A representar a Comissão e Desenvolvimento Regional do Centro (CCDRC), esteve o vice-presidente António Veiga Simão que começou por destacar o “Regime Lua”, um instrumento onde foram “redefinidos os elementos introdutórios do processo de licenciamento” e que “veio obrigar a um maior rigor na elaboração de projetos, na sua análise e na aprovação” pelas entidades licenciadas, e o “Unilex”, que “veio também alargar o princípio da responsabilidade do produtor”.
Sobre o papel da CCDR, o responsável refere que a entidade tem trabalhado na tentativa de ser mais “capilar” no processo de licenciamento, assim como “verificar melhor as abrangências por outros regimes ambientais” e uma “maior articulação com outras entidades”. O responsável destaca ainda as “vistorias que foram alertadas” e sempre “acompanhadas por técnicos representantes das entidades que se manifestaram no âmbito da análise do projeto”, além da tentativa de, para além do “Lua” e do “Unilex”, tentarem “corrigir algumas situações que internamente foram identificadas com debilidades no âmbito do licenciamento”, tendo aqui “desenvolvido um grande trabalho” sempre na prossecução do interesse público. “É evidente que há situações de confronto entre operadores”, afirma, considerando ser fundamental o “bom senso” mas o “interesse público nas atividades de licenciamento tem de estar em primeiro lugar”, acrescenta.
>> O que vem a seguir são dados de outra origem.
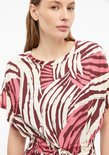 Model draagt een off-white T-shirtjurk met bruine en roze abstracte print en ceintuur in de taille.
Para António Veiga Simão, a legislação ambiental é “cada vez mais exigente em todos os domínios de atividade” e a CCDR está “comprometida com os desígnios do desenvolvimento sustentável” e, particularmente, com a sua “agenda regional para a economia circular que se encontra em elaboração”, reconhecendo a importância dos “operadores de gestão dos resíduos” como intervenientes fundamentais para a “concretização dos objetivos do desenvolvimento sustentável e da economia circular”, sustenta. No entanto, “temos de assegurar que as operações desenvolvidas respeitem todos os princípios ambientais aplicáveis”, remata.
“A convivência é inevitável e sem ela a Economia Circular não acontecerá”
Na intervenção de Jaime Braga, assessor da Confederação Empresarial de Portugal (CIP), ficou bem patente a ideia de que os “resíduos deixaram de ser resíduos”, passando a ser designados por “recursos”. Relativamente ao licenciamento, o responsável afirma ser um “defensor do licenciamento ambiental”, considerando-o como “fundamental”. Neste sentido, as associações que representam o setor dos operadores de gestão de resíduos devem ter uma compilação de toda a informação, principalmente para os operadores de menor dimensão. “Requere-se um conjunto de diplomas”, defende o assessor, de forma a que, no “conjunto dos processos de licenciamento e até no cumprimento das obrigações, haja uma maior coerência”, até porque, “muitas vezes, os diplomas legais não são simples de ler e o cruzamento não é nada linear”, originando em muitos casos “confusão”, alerta. Para Jaime Braga, as Associações “não estão a ser convenientemente ouvidas”, sendo estas o “garante saudável” e o “equilíbrio” relativamente aos interesses que existem neste mercado.
Já sobre a Economia Circular, o responsável considera ser necessário a “convivência” entre mercados de resíduos e simbioses industriais. “É preciso haver um começar pela lei e pela estrutura do enquadramento operativo do cumprimento da lei”, afirma, destacando a importância de “mecanismos” que permitam a convivência entre as duas realidades. “A convivência é inevitável e sem ela a Economia Circular não acontecerá”, precisa, alertando que “não se faz nem com leis nem com licenciamentos”. Jaime Braga vai mais longe, deixando bem presente que a “Economia Circular só acontecerá de um modo competitivo e positivo para o país se existir sempre clareza e transparência nas transações”.